TO BE DONE:
Restate word for word the lines from the one containing "From (x1=490, y1=266, x2=1016, y2=548): cargo" through the end of the listing below, with both ends included.

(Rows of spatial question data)
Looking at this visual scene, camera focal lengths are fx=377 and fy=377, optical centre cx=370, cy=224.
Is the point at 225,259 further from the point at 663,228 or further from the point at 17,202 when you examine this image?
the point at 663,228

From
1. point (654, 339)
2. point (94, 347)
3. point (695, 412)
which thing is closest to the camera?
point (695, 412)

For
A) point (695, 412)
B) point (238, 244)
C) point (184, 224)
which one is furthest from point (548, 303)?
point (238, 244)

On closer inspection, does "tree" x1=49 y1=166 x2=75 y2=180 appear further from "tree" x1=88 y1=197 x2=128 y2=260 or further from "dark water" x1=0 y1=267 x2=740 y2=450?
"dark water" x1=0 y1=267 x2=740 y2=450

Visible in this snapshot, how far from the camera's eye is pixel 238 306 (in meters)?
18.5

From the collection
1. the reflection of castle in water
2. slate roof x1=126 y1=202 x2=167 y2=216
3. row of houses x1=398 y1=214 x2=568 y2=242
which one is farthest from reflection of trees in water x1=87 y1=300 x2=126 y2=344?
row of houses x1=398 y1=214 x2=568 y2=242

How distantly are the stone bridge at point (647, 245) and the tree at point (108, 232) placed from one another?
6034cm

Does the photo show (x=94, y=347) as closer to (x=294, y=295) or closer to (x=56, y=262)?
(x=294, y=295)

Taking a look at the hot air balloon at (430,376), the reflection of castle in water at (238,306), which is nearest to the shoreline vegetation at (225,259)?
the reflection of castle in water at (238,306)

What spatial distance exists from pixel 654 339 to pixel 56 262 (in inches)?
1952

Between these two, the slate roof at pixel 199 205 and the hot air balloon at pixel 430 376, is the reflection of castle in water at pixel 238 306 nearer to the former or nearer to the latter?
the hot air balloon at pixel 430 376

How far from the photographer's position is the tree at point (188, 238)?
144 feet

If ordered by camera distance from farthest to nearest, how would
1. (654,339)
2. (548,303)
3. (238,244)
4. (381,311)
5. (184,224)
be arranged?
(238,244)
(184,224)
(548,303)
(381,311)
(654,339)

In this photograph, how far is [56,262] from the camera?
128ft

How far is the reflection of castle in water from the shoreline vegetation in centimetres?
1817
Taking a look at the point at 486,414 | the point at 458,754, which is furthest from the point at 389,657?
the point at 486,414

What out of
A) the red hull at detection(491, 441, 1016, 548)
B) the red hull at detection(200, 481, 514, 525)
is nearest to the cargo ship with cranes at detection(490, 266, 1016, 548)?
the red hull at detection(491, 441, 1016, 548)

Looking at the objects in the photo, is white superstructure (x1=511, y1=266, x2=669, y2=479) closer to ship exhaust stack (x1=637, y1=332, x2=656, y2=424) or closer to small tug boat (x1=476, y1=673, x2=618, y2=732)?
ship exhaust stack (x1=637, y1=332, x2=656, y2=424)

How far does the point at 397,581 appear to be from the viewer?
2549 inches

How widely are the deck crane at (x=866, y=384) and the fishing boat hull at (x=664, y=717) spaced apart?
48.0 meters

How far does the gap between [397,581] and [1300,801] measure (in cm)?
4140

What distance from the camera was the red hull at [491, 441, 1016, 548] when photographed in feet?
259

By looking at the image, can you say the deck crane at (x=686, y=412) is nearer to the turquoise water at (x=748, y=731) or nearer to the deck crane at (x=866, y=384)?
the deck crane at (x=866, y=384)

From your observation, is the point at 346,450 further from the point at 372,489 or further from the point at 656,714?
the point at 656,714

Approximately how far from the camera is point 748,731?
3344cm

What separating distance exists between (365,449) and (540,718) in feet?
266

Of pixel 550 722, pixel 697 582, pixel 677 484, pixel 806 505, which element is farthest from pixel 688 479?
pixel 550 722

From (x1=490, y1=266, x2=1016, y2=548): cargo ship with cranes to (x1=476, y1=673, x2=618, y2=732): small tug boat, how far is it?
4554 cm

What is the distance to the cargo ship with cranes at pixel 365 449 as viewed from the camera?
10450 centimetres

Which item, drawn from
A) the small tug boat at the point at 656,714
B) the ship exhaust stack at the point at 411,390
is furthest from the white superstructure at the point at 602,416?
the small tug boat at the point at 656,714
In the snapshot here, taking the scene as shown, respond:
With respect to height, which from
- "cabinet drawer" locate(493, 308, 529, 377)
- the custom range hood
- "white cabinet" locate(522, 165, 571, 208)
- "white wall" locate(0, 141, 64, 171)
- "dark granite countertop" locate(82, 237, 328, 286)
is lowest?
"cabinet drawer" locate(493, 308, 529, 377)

RESULT FOR THIS EXERCISE:
From (x1=490, y1=266, x2=1016, y2=548): cargo ship with cranes to (x1=476, y1=673, x2=618, y2=732): small tug boat, how far is it?
4554 cm

What is the distance to the cargo ship with cranes at pixel 365 449 as viewed from the camera?
10450 centimetres

Which item, drawn from
A) the small tug boat at the point at 656,714
B) the ship exhaust stack at the point at 411,390
is furthest from the white superstructure at the point at 602,416?
the small tug boat at the point at 656,714
In the snapshot here, taking the scene as shown, respond:
With respect to height, which from
- "cabinet drawer" locate(493, 308, 529, 377)
- the custom range hood
- "white cabinet" locate(522, 165, 571, 208)
- "white wall" locate(0, 141, 64, 171)
- "dark granite countertop" locate(82, 237, 328, 286)
is lowest?
"cabinet drawer" locate(493, 308, 529, 377)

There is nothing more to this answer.